Being pre-approved for a car loan can save you a lot of time, money and energy. Pre-approval means that there is no need to negotiate with dealer financing or make a large down payment. It does take a little research and planning to find the best loan rate, but this little bit of extra research is well worth the effort: it lets you act as though you are paying cash at the dealership, which can help you get discounts and better deals while saving money on your loan’s interest rates.
How Does Pre-Approval Work?
There are two primary kinds of pre-approved financing. In one case, you get approved for a loan through a third-party lender. That is, a lender who is not directly associated with the dealer from whom you plan to purchase your vehicle. This lender may be a bank, a credit union, or a finance company. They will pre-approve you for a specific amount, and they will either give you a check for this amount or transfer the funds to you in some other way. They may provide you with a “blank check” – a check which you can write in the amount that your vehicle costs. Of course, the amount cannot exceed the agreed sum.

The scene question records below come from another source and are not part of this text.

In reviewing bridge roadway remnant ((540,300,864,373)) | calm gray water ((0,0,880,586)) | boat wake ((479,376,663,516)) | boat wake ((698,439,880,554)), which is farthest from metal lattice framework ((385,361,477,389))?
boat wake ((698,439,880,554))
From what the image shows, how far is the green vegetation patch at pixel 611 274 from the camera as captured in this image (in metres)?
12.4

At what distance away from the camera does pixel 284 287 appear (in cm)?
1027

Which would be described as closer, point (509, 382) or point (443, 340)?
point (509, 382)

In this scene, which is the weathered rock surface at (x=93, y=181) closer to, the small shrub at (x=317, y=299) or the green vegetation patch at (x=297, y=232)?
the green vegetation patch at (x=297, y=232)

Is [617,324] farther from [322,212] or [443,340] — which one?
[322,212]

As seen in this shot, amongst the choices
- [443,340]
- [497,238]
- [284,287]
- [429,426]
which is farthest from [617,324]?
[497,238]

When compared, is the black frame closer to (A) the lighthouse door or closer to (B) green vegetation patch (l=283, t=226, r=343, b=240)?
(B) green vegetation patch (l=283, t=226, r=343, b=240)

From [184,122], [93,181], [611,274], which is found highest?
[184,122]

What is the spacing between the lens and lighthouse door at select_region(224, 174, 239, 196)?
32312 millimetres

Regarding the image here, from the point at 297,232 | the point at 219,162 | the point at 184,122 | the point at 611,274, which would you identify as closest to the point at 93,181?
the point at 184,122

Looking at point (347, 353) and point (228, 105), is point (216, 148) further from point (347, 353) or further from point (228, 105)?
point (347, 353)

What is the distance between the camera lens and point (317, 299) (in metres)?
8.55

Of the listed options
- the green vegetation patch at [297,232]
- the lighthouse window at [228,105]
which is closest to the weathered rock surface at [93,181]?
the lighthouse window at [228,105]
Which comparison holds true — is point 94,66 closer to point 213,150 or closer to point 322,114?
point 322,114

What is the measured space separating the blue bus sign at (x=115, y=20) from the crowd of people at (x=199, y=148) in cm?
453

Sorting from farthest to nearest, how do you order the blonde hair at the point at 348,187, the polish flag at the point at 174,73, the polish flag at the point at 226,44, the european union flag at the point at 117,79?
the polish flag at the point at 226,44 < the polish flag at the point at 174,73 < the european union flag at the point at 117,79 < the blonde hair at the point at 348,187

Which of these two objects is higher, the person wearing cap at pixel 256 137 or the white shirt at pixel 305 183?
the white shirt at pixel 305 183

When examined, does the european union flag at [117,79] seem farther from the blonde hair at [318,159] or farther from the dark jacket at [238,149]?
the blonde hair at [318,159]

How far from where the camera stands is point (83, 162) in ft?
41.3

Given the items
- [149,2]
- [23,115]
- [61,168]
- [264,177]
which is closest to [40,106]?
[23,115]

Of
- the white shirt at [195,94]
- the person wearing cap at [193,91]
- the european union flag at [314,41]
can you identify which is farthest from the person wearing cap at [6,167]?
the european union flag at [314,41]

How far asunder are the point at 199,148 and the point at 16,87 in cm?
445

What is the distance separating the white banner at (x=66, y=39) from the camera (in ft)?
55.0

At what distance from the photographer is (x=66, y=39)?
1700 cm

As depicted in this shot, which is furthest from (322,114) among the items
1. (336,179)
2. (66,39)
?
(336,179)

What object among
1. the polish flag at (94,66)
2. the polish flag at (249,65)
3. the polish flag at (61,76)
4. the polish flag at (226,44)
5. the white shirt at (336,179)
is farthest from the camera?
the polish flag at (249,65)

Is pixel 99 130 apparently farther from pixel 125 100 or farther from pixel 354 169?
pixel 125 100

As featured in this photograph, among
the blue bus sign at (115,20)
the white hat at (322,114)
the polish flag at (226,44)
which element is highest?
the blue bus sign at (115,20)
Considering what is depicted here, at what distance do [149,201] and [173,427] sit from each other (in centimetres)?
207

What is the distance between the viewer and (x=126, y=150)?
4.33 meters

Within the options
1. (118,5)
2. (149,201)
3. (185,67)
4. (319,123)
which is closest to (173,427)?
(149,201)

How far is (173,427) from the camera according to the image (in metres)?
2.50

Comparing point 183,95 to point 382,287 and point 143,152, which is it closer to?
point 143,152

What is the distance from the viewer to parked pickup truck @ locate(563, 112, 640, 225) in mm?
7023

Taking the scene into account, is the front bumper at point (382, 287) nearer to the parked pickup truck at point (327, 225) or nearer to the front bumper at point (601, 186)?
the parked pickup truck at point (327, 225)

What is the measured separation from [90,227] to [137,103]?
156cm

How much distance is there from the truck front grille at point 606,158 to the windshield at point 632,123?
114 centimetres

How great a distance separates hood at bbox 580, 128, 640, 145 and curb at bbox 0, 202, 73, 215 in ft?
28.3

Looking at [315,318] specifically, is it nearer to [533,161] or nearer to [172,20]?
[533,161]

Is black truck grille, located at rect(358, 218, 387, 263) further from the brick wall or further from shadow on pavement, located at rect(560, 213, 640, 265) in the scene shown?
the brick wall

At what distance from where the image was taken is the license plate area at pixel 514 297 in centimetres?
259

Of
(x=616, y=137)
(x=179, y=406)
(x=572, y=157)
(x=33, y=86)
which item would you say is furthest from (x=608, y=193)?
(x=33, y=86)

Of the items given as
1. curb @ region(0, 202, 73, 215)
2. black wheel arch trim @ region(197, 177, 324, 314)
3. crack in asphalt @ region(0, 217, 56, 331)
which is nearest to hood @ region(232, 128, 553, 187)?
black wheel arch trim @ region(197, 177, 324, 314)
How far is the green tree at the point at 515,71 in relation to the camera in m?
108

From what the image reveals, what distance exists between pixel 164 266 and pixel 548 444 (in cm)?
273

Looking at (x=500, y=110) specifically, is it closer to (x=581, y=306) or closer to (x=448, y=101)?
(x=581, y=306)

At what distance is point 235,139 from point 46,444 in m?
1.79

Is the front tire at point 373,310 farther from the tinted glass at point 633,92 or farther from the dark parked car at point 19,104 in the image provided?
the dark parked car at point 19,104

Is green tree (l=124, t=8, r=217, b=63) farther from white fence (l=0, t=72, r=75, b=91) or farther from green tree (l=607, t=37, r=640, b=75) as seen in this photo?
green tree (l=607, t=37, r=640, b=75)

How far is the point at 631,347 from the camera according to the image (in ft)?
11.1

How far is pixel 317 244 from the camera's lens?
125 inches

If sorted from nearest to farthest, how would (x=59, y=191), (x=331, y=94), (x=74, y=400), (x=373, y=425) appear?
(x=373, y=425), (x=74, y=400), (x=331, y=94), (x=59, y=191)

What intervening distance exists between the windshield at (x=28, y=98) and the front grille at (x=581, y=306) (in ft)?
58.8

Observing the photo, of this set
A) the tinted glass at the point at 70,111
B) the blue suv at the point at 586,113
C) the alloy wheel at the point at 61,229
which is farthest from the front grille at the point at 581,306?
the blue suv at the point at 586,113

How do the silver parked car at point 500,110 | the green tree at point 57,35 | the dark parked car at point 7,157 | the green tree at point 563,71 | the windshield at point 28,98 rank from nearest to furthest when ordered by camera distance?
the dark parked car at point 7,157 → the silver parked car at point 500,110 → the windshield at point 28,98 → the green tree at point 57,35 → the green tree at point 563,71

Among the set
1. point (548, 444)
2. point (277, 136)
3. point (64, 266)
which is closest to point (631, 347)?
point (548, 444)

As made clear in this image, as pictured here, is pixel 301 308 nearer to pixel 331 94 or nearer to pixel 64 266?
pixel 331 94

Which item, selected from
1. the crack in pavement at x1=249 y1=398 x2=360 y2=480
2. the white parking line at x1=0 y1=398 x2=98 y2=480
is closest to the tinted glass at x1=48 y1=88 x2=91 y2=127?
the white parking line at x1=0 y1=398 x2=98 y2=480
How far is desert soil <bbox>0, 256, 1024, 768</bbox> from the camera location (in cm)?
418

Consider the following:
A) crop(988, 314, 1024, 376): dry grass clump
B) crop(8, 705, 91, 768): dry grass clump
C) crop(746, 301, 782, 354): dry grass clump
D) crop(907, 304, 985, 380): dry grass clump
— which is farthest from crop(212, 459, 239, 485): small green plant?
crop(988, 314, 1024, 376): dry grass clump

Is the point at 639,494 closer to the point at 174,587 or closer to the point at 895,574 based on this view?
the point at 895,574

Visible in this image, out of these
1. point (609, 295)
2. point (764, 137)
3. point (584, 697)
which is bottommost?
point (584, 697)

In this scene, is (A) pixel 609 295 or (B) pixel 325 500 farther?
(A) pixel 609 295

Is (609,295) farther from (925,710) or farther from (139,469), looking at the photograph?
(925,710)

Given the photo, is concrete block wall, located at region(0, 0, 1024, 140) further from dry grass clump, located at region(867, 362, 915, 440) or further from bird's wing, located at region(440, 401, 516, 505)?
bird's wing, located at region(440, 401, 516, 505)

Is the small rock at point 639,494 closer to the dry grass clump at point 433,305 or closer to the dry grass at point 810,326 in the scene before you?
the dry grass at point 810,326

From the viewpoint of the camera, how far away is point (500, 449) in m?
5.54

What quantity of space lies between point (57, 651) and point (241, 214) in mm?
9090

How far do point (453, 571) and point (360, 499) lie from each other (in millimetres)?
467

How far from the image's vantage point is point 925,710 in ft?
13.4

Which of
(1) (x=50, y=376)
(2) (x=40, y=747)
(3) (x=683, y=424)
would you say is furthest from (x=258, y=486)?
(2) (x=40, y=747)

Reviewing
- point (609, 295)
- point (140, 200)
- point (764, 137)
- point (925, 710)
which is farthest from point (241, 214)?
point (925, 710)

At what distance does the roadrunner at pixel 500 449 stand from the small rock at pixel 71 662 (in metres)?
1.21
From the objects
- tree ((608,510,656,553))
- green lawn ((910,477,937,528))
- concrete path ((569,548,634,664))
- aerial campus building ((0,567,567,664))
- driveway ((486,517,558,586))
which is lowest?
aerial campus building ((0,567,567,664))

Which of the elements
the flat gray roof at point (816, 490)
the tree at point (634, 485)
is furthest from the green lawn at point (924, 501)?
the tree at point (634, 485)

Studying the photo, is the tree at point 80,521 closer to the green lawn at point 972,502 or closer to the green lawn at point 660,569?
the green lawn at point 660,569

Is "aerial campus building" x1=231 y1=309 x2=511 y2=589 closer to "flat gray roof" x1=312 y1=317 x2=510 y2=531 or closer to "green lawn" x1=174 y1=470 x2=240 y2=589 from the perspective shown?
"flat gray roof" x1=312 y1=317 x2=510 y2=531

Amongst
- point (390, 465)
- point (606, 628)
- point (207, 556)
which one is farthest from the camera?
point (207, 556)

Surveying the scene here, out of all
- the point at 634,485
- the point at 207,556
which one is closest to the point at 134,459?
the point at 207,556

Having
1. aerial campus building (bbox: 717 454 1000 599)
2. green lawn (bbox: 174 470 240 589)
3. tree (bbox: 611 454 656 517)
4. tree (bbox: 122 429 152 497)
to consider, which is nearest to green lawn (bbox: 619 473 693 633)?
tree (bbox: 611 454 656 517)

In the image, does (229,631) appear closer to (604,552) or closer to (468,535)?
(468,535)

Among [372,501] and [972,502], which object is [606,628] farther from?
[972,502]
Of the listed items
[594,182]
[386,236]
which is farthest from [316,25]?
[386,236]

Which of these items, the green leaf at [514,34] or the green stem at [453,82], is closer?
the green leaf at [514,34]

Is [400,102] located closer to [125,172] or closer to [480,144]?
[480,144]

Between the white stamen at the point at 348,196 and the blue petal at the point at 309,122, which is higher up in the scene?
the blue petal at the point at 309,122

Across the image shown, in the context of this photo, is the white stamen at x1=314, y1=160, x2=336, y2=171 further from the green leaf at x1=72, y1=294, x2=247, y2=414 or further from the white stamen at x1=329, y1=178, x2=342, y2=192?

The second type of loan pre-approval involves working with a dealer finance specialist. You will apply online and receive a pre-approval notice from a dealership in your area. This way, when you go to the dealer to choose your vehicle, you will go with the knowledge that your credit will be approved and you will already know exactly how much you can spend. This saves you a good deal of time at the dealership, and it also increases your negotiating leverage – though not so powerfully as the first scenario.
Fortunately, we support both types of financing pre-approvals. Simply apply online, and we’ll work to place your application with the right lender or dealer for your unique needs. Don’t wait until you hit the dealer lot – secure your financing ahead of time!
Credit History vs Pre-Approval
People that are seeking pre-approval for a car loan should be aware of their credit history. A history of good credit and financial responsibility can help you get low interest rates and a higher line of credit, while a negative item or low score can slow the process or cause your loan application to be rejected. Even a shopper with less than stellar credit can get pre-approved by demonstrating that they are improving their credit and are a good risk, though. One of the best ways is to apply for auto loans online.
A pre-approved car loan does not mean that you should walk into a dealership and choose the flashiest car on the lot. You need to decide how much you can reasonably pay for the car every month, and you also need to figure out how long it will take you to pay the loan off. Banks and credit unions can help you calculate how much you can afford to pay based on monthly income and expenses. You will need to prove that they can pay the loan back in a set amount of time to qualify for the loan.
Even with pre-approval for a car loan, it is a good idea for you to make a down payment. This will shrink your monthly payments and help you pay back the loan quickly to avoid paying significant amounts of interest. You should be able to pay back the loan in two to three years to avoid owing more in interest than in principal on a car that is depreciating in value. Should you fall behind on your loan payments, the bank can claim the car as collateral to off-set their losses on the loan.